Exercise. Locate each line in the material that contains the word "nearest" and copy it out. Treat case as significant.

Records provided.
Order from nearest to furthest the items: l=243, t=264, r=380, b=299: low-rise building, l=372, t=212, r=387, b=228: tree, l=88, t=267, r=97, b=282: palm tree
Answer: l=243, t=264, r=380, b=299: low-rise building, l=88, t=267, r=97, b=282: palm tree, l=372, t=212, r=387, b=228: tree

---

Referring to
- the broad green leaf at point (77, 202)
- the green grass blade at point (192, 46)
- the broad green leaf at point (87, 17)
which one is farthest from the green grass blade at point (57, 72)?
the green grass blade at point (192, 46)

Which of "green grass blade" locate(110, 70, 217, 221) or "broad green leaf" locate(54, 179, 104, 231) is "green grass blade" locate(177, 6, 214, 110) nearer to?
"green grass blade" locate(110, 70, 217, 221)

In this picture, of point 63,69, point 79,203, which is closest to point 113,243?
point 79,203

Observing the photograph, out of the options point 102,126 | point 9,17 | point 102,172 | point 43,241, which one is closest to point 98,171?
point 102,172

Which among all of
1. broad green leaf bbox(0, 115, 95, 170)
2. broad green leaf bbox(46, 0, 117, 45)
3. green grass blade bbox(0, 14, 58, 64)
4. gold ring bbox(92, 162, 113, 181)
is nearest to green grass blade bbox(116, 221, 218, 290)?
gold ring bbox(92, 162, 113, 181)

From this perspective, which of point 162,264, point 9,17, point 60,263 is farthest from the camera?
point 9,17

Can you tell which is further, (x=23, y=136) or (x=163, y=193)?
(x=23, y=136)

Complete response.
Order from nearest to furthest the items: l=243, t=264, r=380, b=299: low-rise building, l=372, t=212, r=387, b=228: tree, l=88, t=267, r=97, b=282: palm tree
is nearest to green grass blade bbox(116, 221, 218, 290)?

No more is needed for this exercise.